Speech transcription
ANTS
Multipass system for transcribing audio data, and in particular radio or TV shows. The audio stream is first split into homogeneous segments of a manageable size, and then each segment is decoded using the most adequate acoustic model with a large vocabulary continuous speech recognition engine (Julius or Sphinx).
CoALT
Software for comparing the results of several automatic labeling processes through user defined criteria.
COMPRISE Weakly Supervised STT
COMPRISE Weakly Supervised STT makes it possible to train Speech-to-Text models while reducing the need for time-consuming and expensive manual data transcription. It is part of the software tools developed by COMPRISE.
Webpage
Speech synthesis and transformation
COMPRISE Voice Transformer
The COMPRISE Voice Transformer increases voice privacy by taking speech audio as input and converting the speaker’s voice to another person’s voice. It is part of the software tools developed by COMPRISE.
Webpage
SoJA
Software for Text-To-Speech synthesis (TTS) which relies on a non uniform unit selection algorithm. It performs all steps from text to speech signal output. Moreover, a set of associated tools is available for elaborating a corpus for a TTS system (transcription, alignment…).
Webpage
Source separation and speech enhancement
Asteroid
Asteroid is a Pytorch-based audio source separation toolkit that enables fast experimentation on common datasets. It comes with a source code that supports a large range of datasets and architectures, and a set of recipes to reproduce some important papers.
- Website: https://asteroid-team.github.io/
- GitHub: https://github.com/asteroid-team/asteroid
- Paper: Asteroid: the PyTorch-based audio source separation toolkit for researchers, Manuel Pariente, Samuele Cornell, Joris Cosentino, Sunit Sivasankaran, Efthymios Tzinis, Jens Heitkaemper, Michel Olvera, Fabian-Robert Stöter, Mathieu Hu, Juan M. Martín-Doñas, David Ditte , Ariel Frank, Antoine Deleforge, Emmanuel Vincent, Interspeech 2020.
- Demo: https://joriscos-asteroid-app-demo-live-app-wly8se.streamlit.app/
FASST
Toolbox for audio source separation distributed under the Q Public License.
Code
Speech alignment
LASTAS
Software for aligning a speech signal with its corresponding orthographic transcription. Using a phonetic lexicon and automatic grapheme-to-phoneme converters, all the potential sequences of phones corresponding to the text are generated. Then, using acoustic models, the tool finds the best phone sequence and provides together the boundaries at the phone level and at the word level.
Speech visualization tools
SNOORI
Written in Java and uses signal processing algorithms developed within the WinSnoori software with the double objective of being a platform independent signal visualization and manipulation tool, and also for designing exercises for learning the prosody of a foreign language.
VisArtico
user-friendly software which allows visualizing EMA data acquired by an articulograph.

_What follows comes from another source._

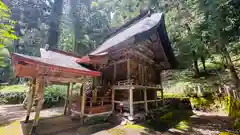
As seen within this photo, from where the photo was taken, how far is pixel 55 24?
1609 centimetres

This visualization software has been designed so that it can directly use the data provided by the articulograph to display the articulatory coil trajectories, synchronized with the corresponding acoustic recordings. VisArtico is very useful for the speech science community, and it makes the use of articulatory data more accessible.
Webpage
Xarticulators
Software intended to delineate contours of speech articulators in X-ray images, construct articulatory models and synthesize speech from X-ray films.
Data acquisition
JCorpusRecorder
Software for the recording of audio corpora. It provides an easy tool to record with a microphone. This software is suitable for recording sentences with information to guide the speaker.
EMA
The platform has been improved by acquiring the latest articulograph AG501 funded by the EQUIPEX ORTOLANG project.
MRI
Magnetic Resonance Imaging takes an increasing place in the investigation of speech production because it provides a complete geometrical information of the vocal tract.